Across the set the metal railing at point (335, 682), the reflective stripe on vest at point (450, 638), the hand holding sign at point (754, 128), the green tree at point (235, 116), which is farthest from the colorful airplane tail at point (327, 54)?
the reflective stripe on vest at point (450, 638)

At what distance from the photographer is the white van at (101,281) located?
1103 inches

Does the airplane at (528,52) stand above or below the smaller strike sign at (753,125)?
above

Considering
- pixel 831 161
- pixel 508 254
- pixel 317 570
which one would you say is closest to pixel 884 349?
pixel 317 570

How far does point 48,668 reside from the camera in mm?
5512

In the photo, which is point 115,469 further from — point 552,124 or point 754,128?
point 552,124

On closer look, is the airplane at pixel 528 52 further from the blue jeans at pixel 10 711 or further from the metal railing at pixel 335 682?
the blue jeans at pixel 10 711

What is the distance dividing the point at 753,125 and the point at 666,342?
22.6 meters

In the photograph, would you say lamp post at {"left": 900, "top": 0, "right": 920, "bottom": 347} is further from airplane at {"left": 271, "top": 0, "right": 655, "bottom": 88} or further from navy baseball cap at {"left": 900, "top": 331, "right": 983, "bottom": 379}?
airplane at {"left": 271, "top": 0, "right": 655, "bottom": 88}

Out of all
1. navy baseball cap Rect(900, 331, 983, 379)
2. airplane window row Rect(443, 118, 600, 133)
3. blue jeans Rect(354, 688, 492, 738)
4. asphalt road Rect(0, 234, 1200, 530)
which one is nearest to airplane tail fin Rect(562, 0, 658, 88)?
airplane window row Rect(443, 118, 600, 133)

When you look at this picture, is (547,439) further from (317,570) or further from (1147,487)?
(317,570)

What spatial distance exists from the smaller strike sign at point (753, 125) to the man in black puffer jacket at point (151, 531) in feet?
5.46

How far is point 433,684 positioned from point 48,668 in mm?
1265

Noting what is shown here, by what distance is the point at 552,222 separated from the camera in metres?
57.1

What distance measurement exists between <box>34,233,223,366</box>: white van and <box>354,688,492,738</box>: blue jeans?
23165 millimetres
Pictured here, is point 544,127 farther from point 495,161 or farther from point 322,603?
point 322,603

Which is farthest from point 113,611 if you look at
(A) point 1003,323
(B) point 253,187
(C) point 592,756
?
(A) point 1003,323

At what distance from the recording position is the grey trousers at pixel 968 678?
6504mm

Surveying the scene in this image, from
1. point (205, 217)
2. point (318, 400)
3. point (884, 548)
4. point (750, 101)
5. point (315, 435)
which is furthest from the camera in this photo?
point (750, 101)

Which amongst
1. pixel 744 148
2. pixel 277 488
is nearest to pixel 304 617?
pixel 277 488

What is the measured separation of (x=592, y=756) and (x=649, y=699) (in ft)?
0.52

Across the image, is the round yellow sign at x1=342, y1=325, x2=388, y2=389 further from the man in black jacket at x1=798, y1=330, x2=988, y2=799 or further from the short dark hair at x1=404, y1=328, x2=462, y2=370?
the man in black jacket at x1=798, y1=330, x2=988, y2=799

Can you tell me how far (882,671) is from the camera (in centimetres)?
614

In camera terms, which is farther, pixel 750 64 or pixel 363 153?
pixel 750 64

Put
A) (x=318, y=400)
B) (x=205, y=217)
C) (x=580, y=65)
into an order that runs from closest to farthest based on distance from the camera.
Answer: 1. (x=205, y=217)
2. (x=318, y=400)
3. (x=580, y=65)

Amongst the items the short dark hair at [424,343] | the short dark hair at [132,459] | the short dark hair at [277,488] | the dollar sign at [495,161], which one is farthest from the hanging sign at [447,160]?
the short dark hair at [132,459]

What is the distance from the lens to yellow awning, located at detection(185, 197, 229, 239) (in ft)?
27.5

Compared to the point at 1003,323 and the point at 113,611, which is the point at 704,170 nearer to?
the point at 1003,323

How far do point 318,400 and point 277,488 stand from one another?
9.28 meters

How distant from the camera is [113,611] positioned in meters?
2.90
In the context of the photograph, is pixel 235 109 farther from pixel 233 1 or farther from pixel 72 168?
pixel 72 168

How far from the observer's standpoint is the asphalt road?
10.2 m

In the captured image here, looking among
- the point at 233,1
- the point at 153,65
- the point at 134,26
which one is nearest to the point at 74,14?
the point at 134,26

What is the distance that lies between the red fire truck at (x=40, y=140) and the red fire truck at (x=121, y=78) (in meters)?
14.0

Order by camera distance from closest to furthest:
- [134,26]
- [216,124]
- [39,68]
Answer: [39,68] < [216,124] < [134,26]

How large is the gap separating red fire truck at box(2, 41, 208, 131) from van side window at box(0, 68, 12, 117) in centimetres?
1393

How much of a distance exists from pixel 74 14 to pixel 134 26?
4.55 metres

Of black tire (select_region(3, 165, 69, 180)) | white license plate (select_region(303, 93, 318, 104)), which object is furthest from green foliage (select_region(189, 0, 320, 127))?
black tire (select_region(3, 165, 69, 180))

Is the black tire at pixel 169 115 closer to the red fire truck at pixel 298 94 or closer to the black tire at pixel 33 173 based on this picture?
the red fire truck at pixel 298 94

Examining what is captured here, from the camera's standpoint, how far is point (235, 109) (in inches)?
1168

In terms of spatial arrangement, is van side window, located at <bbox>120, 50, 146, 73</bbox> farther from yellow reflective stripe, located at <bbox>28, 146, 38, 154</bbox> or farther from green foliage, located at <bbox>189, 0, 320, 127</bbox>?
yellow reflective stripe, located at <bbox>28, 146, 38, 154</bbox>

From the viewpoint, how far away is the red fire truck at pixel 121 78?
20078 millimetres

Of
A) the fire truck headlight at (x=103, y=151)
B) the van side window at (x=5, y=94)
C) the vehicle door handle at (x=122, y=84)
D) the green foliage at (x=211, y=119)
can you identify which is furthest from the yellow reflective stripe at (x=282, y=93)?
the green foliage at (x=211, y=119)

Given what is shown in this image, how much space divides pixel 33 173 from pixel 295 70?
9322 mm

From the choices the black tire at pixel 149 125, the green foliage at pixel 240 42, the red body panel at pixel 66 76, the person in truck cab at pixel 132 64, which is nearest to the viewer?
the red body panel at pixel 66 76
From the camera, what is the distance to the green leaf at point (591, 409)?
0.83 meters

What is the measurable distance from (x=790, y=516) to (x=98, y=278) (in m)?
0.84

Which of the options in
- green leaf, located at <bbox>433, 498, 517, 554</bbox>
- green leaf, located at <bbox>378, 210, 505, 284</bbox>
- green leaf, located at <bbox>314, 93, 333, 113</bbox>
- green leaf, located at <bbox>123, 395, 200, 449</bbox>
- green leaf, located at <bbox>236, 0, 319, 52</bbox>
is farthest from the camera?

Problem:
Return, word for word, the part of the data above that opens with the line containing "In the context" and closes with the line containing "Answer: [39,68] < [216,124] < [134,26]", including both of those lines.

Result of the task:
In the context of the photograph, is pixel 235 109 farther from pixel 233 1 or farther from pixel 72 168?
pixel 72 168

How far from the observer's standpoint is the asphalt road?
10.2 m

In the captured image here, looking among
- the point at 233,1
- the point at 153,65
- the point at 134,26
which one is nearest to the point at 74,14?
the point at 134,26

What is the distance that lies between the red fire truck at (x=40, y=140) and the red fire truck at (x=121, y=78) (in meters)?
14.0

Order by camera distance from closest to furthest:
- [134,26]
- [216,124]
- [39,68]
Answer: [39,68] < [216,124] < [134,26]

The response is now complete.